START Available data

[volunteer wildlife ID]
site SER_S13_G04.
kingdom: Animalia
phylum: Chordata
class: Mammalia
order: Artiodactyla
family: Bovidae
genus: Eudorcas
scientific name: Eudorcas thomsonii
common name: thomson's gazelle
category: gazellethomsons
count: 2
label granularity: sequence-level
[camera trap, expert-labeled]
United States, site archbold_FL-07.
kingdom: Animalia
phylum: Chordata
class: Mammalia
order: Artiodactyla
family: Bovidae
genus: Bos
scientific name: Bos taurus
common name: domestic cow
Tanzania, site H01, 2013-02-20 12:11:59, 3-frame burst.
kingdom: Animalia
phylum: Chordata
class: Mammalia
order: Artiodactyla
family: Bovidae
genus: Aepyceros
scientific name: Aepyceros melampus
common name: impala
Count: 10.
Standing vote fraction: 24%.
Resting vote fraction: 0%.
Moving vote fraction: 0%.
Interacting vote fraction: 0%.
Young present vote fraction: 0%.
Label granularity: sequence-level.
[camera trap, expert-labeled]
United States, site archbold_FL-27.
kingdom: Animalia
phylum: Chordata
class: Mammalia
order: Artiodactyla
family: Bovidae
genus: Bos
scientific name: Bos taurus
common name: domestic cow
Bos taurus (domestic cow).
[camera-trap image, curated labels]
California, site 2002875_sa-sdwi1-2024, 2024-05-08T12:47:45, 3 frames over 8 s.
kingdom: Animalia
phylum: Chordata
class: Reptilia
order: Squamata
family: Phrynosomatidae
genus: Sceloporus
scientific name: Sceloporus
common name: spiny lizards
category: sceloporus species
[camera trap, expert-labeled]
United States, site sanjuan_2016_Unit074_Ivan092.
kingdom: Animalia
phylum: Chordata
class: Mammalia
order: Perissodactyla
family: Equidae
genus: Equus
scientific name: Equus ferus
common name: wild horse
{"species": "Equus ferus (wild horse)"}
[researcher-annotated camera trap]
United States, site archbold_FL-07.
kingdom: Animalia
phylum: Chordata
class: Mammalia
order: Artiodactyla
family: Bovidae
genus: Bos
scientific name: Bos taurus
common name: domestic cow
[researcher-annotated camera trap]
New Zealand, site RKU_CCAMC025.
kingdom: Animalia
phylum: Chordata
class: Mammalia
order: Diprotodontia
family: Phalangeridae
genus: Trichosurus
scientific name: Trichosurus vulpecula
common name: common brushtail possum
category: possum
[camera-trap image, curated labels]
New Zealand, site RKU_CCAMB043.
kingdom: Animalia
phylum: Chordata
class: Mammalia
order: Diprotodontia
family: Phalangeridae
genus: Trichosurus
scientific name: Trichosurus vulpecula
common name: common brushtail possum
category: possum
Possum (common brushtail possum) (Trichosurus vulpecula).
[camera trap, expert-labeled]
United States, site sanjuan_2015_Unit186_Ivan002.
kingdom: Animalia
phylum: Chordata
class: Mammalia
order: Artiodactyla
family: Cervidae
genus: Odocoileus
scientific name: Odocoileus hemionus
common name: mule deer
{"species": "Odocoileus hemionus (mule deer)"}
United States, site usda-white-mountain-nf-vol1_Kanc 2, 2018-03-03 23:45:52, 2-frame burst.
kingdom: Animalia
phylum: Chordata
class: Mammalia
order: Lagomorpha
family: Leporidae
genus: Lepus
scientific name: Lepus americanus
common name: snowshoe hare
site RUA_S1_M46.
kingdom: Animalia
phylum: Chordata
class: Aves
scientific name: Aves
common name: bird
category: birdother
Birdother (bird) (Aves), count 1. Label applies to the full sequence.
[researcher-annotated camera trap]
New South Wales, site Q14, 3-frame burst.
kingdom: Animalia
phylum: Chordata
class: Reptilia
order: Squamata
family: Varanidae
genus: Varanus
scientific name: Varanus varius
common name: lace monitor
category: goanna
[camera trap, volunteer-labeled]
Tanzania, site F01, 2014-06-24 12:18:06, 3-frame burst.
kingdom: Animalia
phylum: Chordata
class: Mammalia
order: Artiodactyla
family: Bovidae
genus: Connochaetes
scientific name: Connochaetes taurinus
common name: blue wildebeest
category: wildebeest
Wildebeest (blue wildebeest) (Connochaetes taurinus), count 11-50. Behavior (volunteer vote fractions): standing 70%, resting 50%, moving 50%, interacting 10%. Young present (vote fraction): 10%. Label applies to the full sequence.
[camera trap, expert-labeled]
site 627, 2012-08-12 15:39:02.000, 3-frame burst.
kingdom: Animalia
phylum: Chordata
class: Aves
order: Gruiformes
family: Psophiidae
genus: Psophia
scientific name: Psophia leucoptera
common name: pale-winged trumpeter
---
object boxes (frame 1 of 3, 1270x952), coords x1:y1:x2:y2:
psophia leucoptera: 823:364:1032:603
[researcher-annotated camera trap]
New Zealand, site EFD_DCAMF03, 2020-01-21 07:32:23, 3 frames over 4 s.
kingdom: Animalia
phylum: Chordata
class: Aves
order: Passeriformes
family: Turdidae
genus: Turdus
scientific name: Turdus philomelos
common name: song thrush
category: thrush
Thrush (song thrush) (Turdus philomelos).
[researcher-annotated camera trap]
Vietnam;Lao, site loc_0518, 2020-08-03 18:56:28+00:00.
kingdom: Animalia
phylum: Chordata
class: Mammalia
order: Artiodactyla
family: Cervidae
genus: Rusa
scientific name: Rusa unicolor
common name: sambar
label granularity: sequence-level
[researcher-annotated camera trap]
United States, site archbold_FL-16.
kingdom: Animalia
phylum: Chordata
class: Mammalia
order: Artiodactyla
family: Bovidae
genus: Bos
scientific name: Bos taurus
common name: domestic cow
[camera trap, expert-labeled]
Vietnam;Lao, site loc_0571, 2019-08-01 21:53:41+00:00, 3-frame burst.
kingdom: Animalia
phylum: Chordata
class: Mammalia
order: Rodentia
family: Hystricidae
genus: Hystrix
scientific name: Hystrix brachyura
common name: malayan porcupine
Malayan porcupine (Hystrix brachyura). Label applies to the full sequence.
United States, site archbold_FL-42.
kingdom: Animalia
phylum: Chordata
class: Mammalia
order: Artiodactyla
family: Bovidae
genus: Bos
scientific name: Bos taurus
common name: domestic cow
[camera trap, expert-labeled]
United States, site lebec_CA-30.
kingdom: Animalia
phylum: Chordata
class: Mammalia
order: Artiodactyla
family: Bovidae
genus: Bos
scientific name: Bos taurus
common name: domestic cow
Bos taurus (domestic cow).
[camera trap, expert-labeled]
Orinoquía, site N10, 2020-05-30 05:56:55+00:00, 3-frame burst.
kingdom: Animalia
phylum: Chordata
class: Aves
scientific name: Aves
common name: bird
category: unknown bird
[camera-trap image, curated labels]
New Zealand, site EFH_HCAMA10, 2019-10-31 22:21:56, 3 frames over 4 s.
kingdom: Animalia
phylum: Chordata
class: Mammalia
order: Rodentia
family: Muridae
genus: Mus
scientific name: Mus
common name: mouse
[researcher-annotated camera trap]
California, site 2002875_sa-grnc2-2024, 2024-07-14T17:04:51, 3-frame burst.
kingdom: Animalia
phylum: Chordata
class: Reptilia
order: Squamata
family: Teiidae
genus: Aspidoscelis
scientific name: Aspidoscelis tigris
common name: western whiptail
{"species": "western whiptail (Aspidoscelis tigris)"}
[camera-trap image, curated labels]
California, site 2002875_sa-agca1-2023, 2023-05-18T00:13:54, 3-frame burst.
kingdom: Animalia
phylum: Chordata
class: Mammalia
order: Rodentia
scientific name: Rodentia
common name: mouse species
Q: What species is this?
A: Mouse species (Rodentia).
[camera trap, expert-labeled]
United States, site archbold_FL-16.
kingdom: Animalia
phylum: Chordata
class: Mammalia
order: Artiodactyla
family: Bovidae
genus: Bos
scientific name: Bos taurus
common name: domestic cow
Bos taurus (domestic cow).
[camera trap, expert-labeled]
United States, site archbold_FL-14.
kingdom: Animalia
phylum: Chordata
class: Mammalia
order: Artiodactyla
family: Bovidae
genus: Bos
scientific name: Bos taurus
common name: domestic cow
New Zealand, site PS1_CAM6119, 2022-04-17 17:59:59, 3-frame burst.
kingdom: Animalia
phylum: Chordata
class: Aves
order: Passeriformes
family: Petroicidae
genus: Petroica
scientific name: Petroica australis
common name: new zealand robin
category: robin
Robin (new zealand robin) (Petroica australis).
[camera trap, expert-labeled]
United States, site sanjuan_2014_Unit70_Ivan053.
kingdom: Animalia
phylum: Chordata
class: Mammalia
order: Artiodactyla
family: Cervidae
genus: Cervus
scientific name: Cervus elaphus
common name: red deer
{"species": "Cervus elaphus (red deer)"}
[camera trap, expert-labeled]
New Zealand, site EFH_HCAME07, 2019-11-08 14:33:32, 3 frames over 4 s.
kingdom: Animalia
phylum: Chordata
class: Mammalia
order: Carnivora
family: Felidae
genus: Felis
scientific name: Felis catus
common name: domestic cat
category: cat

END Available data

Using the entries above, copy exactly the lines from the one containing "genus: Petroica" through the last, both included.

genus: Petroica
scientific name: Petroica australis
common name: new zealand robin
category: robin
Robin (new zealand robin) (Petroica australis).
[camera trap, expert-labeled]
United States, site sanjuan_2014_Unit70_Ivan053.
kingdom: Animalia
phylum: Chordata
class: Mammalia
order: Artiodactyla
family: Cervidae
genus: Cervus
scientific name: Cervus elaphus
common name: red deer
{"species": "Cervus elaphus (red deer)"}
[camera trap, expert-labeled]
New Zealand, site EFH_HCAME07, 2019-11-08 14:33:32, 3 frames over 4 s.
kingdom: Animalia
phylum: Chordata
class: Mammalia
order: Carnivora
family: Felidae
genus: Felis
scientific name: Felis catus
common name: domestic cat
category: cat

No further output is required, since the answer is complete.